Colombian with Down syndrome uses art to pursue dreams
Despite pandemic, Franco Parra decided to sell his artwork to meet his needs as he works towards becoming art teacher
By Diego Carranza
BOGOTA, Colombia (AA) - Amid a relentless stream of discouraging news about the coronavirus pandemic, there are people who manage to overcome difficulties and break stereotypes, including Franco Parra Ortiz, a 22-year-old man from Bogota, Colombia with Down syndrome who dreams of becoming an art teacher.
Franco studies in a program called Links, an opportunity for children with cognitive disabilities that offers artistic and pedagogical activities to improve their quality of life. But in furthermore, he works painting and making drawings that he uses as the cover of notebooks that he sells to meet his own needs.
Anadolu Agency spoke with the young artist and with his father, Giovanny Aldo Parra, who some time ago resigned from his job to dedicate himself fully to his son and to the life project that the young man decided to undertake.

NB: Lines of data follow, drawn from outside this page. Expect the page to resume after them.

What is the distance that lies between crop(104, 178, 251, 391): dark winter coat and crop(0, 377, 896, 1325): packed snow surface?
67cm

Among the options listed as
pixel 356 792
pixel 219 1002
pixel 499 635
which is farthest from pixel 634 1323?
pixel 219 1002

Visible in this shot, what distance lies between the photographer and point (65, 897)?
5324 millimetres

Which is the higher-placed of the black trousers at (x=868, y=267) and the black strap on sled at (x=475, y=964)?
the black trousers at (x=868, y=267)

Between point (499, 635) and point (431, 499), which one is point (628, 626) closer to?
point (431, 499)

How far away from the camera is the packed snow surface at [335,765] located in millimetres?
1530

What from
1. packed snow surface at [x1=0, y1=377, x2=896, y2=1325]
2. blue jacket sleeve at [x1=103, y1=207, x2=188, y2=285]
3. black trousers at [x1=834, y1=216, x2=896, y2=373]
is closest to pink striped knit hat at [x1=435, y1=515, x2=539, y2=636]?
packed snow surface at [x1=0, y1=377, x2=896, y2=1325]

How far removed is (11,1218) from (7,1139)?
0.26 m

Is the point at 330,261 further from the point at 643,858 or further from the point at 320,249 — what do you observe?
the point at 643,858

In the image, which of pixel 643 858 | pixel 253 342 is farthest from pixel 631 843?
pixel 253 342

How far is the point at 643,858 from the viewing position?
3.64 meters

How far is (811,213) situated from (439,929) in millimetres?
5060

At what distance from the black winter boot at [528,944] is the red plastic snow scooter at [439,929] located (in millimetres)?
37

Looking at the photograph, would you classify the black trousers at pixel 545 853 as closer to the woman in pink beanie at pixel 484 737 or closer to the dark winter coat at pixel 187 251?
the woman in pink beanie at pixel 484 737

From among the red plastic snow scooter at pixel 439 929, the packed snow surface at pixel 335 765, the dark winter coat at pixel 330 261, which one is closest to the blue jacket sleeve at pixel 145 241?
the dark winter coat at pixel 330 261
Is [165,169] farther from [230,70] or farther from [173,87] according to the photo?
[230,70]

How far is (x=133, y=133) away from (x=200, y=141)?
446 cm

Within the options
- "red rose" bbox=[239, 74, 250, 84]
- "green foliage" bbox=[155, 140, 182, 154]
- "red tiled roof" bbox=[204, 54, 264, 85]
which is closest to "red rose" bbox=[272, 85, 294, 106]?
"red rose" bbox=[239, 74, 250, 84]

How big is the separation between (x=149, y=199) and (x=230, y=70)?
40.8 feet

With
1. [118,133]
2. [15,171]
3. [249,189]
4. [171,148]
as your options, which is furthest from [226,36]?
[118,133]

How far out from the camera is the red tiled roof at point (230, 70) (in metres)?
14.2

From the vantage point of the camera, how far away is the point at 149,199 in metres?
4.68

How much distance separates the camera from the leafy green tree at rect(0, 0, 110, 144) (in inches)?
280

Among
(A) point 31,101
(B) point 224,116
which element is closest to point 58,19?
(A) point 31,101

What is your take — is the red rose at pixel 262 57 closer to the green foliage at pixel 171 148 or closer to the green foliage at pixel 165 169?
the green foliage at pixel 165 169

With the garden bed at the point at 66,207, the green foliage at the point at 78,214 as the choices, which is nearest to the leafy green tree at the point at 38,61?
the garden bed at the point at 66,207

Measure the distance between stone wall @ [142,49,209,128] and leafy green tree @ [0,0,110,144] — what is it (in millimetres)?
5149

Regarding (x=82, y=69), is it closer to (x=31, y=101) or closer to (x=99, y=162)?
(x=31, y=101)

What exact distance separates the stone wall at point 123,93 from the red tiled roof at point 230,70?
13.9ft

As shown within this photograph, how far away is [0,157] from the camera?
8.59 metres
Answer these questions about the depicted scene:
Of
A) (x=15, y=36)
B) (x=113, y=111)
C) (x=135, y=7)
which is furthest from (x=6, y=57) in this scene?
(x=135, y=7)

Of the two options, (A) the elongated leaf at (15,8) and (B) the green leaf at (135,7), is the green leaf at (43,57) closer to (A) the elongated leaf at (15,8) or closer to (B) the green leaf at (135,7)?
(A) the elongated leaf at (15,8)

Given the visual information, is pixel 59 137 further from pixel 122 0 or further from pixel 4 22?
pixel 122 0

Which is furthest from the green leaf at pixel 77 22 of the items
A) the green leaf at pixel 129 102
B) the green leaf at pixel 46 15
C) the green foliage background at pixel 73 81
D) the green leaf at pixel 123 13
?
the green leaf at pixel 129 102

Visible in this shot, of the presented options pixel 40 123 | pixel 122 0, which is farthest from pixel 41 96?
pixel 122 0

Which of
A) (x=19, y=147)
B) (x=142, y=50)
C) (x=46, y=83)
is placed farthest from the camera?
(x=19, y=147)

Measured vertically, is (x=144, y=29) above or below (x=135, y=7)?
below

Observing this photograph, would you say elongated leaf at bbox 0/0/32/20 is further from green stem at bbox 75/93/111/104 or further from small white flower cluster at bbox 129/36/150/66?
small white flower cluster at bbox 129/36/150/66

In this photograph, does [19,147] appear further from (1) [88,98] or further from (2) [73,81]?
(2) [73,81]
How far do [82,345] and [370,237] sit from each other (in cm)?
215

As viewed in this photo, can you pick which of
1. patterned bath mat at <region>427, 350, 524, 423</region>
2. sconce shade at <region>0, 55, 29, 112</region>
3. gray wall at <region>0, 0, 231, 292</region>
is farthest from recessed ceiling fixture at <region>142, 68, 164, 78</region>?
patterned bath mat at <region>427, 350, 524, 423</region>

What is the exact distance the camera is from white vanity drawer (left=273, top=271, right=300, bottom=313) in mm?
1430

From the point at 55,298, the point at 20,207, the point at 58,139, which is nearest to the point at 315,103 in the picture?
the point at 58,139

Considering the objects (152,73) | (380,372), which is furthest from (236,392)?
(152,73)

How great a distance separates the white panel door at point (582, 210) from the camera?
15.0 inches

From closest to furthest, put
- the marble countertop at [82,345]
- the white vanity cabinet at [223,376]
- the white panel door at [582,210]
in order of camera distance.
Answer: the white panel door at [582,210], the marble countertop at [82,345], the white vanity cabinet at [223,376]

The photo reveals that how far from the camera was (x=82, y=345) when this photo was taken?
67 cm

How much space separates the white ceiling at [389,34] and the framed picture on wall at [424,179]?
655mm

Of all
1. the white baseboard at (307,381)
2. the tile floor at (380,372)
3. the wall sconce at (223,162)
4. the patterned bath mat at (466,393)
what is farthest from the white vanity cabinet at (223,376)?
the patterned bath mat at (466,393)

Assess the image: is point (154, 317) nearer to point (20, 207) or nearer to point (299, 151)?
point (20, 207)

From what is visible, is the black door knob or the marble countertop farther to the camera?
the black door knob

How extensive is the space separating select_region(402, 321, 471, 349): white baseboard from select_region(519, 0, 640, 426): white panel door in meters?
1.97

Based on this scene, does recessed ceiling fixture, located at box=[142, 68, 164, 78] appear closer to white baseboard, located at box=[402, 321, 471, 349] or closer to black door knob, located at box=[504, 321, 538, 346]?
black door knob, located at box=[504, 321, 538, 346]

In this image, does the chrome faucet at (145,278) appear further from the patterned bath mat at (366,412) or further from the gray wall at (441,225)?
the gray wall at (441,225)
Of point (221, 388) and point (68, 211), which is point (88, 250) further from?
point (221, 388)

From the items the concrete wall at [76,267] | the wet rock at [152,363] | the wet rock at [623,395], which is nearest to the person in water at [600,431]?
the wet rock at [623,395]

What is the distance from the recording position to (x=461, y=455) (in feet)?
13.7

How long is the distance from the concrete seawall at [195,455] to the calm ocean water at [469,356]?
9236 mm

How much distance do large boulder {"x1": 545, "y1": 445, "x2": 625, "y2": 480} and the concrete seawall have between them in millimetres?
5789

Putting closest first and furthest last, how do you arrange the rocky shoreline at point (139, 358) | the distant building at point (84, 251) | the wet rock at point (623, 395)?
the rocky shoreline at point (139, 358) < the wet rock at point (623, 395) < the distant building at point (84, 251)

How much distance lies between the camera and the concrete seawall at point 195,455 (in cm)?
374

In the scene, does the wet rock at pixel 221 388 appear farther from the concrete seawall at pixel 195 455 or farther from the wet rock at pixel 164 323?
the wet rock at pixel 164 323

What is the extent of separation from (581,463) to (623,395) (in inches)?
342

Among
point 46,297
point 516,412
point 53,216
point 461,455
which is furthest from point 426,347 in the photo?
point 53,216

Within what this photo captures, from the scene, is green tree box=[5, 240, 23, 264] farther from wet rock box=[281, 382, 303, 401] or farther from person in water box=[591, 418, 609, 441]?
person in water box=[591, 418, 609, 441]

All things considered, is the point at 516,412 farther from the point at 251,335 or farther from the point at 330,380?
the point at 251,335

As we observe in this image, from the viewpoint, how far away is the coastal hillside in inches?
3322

According to Parra, Franco “works on his paintings and spends a lot of time,” at least almost a month to each painting, working almost every day. A high resolution photograph is taken from the final product, with which can be made as many products as desired for the commercialization.
This family of entrepreneurs had already tried to do the same with suitcases and T-shirts. But they realized that a notebook is a good that almost everyone can buy and that is not that complicated to sell.
A friend of Giovanny's who has a publishing company helps them with the editing and printing of the notebooks, a project that, they say, started in the midst of the COVID-19 pandemic.
But the sale of these notebooks has another added value. In addition to offering a booklet with a painting made by Franco on the cover, the deliveries are personalized.
Franco himself goes and delivers the notebooks directly to his clients. “He likes to go to deliver, and people like it a lot because a notebook is not arriving with a courier, but rather it is very well packaged and the artist hands them over,” Parra said.
- His beginnings and projects
What does this young artist paint?
“I paint mandalas, landscapes, clouds, trees, altarpieces, rainbows, buses, grass, cows,” said Franco with a confident and emotional voice.
Franco began in this world of art at the age of five, and had one of the best painters in Colombia and Latin America as an influence: the teacher Alfredo Araujo Santoyo, nephew of Enrique Grau, another great Colombian painter, and student of David Manzur himself.
Franco and Giovanny met Araujo Santoyo four years ago and since then he has become his teacher.
Part of the money Franco receives from sales is reinvested in the business. But another percentage has a medium and long-term purpose: Franco wants to travel to Spain, Italy and Russia.
The plans of this family duo are focused on a short course in Italy, while they are looking for foundations and cooperatives in Spain to achieve a sponsorship.
“We are going to do the trip, we won't lose anything […] Franco wants to go to Russia to see, there is a lot of art there,” said Giovanny.
- The dual purpose: teaching and making art
Since Franco was born, his parents knew that they had to work three times as hard to afford his teaching him.
Franco studied until the eighth grade of high school, and he saw the same subjects as any other child, but his parents decided to take him out of the school where he was and “promote into something in which he excelled: swimming and drawing.”
And that was when they started walking on the path of art.
When Giovanny realized that for a person like his son, with some kind of disability, accessing an educational or work opportunity was “almost impossible,” they decided to be entrepreneurs.
Therefore, their future plan is to create a cooperative or a training school where they themselves teach more families with people with special conditions, both physical and mental, to become entrepreneurs.
“For example, I can teach the family member or caregiver to undertake, and with Franco we can teach the other person art. Franco wants to be an art teacher,” says Parra.
Giovanny assures that “the secret” to achieve success in this process “is to convince the family member or caregiver [father, mother, uncle, etc.] that this person [with a disability] is capable of doing something and teach him to be an entrepreneur, but not only from the academic point of view, but also from the practical point of view. “For Franco the magic formula is patience, affection and love.”
From August 2020 to the end of January, Franco and Giovanny have managed to sell some 1,800 notebooks with designs made by a unique artist.
And today they are waiting for the gradual restart of classes in Bogota, “because so far there have been no good orders.”
“They have not taken off that much. I think a lot of people don’t have money and many did not enroll in colleges and universities, but we hope that we will do better in the remainder of the month,” concludes Giovanny.